> [KUTIPAN TEKS]:
+-------+

Lihat ke Halaman Asli

Tugas Bersama Menjaga NKRI

Diperbarui: 20 Maret 2018   08:53

Kompasiana adalah platform blog. Konten ini menjadi tanggung jawab bloger dan tidak mewakili pandangan redaksi Kompas.

Indonesia Satu - nasional.kompas.com

Akhir-akhir ini isu politik terlihat mulai memanas. Meski nuansa kampanye pilkada saat ini terkesan sepi. Memang mlai terlihat ada pergeseran pola kampanye. Dari kampanye secara langsung, lalu berubah menjadi kampanye secara online. Tidak sedikit dari para paslon kampanye di media sosial. Selain berbiaya murah, cara ini dinilai lebih efektif untuk merangkul calon pemilih muda.

+-------+

> [DATA TERSEDIA]:
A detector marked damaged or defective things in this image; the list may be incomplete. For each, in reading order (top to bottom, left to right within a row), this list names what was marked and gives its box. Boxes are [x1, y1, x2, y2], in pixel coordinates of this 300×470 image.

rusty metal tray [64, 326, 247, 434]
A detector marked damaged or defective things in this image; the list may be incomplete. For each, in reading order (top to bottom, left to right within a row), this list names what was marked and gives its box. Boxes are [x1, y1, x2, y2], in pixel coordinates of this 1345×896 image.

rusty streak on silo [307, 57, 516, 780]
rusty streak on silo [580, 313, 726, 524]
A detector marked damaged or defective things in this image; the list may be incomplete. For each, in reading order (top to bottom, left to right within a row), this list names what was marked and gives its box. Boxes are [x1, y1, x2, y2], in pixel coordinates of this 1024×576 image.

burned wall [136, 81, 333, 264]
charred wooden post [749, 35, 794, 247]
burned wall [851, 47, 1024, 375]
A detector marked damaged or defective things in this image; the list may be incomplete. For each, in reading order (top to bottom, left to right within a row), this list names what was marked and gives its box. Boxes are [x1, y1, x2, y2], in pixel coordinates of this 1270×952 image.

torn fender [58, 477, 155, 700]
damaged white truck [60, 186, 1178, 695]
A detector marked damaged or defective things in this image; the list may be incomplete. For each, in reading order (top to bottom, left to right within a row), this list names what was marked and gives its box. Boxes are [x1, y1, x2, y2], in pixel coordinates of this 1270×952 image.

+-------+

> [TUGAS]: Tolong salin kembali seluruh kutipan tentang kampanye pilkada di atas tanpa mengubah satu huruf pun.

> [JAWABAN]:
Lihat ke Halaman Asli

Tugas Bersama Menjaga NKRI

Diperbarui: 20 Maret 2018   08:53

Kompasiana adalah platform blog. Konten ini menjadi tanggung jawab bloger dan tidak mewakili pandangan redaksi Kompas.

Indonesia Satu - nasional.kompas.com

Akhir-akhir ini isu politik terlihat mulai memanas. Meski nuansa kampanye pilkada saat ini terkesan sepi. Memang mlai terlihat ada pergeseran pola kampanye. Dari kampanye secara langsung, lalu berubah menjadi kampanye secara online. Tidak sedikit dari para paslon kampanye di media sosial. Selain berbiaya murah, cara ini dinilai lebih efektif untuk merangkul calon pemilih muda.